* INSTRUCTIONS FOR THE TASK
Return, word for word, the lines below from the one containing "How far away from the camera" through the last line, including both.

* MATERIAL FOR THE TASK
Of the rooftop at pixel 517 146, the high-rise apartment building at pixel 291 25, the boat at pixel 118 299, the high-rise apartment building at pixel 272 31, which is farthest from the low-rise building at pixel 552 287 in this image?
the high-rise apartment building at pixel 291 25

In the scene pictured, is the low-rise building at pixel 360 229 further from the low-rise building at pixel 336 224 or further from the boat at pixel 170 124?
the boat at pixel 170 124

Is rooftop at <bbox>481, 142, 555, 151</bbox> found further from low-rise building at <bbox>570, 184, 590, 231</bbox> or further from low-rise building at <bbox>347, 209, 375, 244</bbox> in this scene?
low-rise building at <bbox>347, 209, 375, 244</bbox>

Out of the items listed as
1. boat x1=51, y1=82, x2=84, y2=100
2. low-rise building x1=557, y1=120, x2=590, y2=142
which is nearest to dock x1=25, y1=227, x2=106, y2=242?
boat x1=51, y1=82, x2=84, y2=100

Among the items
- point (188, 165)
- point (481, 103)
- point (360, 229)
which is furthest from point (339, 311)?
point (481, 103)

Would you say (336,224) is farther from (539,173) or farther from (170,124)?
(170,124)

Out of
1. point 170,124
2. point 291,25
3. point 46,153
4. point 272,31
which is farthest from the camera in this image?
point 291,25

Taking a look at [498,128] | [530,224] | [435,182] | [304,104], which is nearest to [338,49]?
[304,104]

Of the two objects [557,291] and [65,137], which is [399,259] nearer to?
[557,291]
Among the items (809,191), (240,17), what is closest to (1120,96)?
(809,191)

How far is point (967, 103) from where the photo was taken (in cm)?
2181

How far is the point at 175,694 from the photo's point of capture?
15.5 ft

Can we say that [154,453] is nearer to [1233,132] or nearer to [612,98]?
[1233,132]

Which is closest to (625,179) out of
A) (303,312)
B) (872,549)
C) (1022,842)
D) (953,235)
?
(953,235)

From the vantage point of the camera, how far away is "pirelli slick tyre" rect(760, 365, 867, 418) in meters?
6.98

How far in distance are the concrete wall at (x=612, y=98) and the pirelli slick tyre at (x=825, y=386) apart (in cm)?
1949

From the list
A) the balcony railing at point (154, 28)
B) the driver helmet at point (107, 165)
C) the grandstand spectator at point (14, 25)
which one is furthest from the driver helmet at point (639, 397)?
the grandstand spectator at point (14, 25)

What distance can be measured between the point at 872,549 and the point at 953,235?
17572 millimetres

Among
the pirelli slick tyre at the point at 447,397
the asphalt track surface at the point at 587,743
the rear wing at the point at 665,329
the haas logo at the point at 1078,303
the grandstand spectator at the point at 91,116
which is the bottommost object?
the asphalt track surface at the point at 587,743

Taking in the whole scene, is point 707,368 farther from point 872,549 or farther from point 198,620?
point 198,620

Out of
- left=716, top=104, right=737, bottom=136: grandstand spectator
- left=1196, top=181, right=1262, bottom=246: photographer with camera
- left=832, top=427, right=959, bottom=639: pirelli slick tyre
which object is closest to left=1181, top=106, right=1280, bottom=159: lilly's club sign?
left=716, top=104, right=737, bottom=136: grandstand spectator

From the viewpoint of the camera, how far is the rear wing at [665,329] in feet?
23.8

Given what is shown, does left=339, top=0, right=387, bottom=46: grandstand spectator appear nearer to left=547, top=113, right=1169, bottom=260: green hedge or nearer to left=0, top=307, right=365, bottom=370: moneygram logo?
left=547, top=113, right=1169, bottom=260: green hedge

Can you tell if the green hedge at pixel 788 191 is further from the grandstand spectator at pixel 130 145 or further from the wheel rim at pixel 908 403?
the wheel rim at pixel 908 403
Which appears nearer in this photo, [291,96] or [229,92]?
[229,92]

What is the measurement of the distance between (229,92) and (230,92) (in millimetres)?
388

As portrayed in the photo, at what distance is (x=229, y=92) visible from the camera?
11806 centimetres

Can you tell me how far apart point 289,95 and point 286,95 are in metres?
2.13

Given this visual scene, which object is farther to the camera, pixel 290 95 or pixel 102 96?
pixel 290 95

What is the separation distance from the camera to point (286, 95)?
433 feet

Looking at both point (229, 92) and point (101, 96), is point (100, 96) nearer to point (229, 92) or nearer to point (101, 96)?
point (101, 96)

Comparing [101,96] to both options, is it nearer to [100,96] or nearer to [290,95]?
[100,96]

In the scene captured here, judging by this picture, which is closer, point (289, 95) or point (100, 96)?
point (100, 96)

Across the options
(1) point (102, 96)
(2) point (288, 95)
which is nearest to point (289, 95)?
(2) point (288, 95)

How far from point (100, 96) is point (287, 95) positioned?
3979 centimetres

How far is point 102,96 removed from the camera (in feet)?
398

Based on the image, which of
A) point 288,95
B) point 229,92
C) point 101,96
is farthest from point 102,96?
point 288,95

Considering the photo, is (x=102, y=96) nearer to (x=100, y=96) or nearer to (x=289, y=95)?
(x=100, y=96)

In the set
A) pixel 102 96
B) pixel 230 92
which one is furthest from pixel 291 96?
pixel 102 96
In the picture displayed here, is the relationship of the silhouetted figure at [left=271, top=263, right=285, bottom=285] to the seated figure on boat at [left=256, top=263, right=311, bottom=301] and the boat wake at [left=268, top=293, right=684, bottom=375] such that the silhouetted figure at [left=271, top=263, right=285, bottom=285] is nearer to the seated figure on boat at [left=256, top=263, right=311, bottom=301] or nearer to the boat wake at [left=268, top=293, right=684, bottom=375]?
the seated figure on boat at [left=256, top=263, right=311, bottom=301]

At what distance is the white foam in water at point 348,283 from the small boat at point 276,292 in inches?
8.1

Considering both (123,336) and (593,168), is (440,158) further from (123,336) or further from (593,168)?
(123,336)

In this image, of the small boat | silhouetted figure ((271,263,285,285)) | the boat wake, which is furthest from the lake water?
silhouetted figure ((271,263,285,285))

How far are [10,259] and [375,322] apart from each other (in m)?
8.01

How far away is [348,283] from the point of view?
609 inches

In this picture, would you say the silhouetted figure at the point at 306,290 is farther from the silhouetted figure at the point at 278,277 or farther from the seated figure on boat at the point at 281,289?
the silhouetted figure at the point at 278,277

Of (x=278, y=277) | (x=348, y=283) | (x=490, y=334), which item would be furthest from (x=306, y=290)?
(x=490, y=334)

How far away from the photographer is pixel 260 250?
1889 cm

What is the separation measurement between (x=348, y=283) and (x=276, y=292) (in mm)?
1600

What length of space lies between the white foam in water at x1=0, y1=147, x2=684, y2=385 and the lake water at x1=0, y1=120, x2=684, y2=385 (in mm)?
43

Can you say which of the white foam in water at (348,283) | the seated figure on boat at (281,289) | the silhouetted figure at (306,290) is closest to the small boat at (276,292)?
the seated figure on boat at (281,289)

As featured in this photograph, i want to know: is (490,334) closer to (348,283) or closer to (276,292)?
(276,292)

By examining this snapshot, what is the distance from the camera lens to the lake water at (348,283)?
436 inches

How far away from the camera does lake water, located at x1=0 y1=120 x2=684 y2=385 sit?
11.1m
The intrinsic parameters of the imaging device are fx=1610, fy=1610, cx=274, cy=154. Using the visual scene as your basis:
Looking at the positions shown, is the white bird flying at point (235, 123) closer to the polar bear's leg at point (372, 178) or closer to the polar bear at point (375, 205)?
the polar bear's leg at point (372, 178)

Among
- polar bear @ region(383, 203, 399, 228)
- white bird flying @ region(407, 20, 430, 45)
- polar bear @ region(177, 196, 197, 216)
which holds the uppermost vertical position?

* SOLUTION TO THE EXERCISE
How far away from the camera does lake water, located at x1=0 y1=120 x2=684 y2=385 sit?
11.1m
The intrinsic parameters of the imaging device are fx=1610, fy=1610, cx=274, cy=154. Using the visual scene as your basis:
Looking at the positions shown, is the white bird flying at point (235, 123) closer to the polar bear's leg at point (372, 178) or closer to the polar bear at point (375, 205)?
the polar bear's leg at point (372, 178)

Among
- polar bear @ region(383, 203, 399, 228)
- white bird flying @ region(407, 20, 430, 45)
- polar bear @ region(177, 196, 197, 216)
which holds the uppermost vertical position?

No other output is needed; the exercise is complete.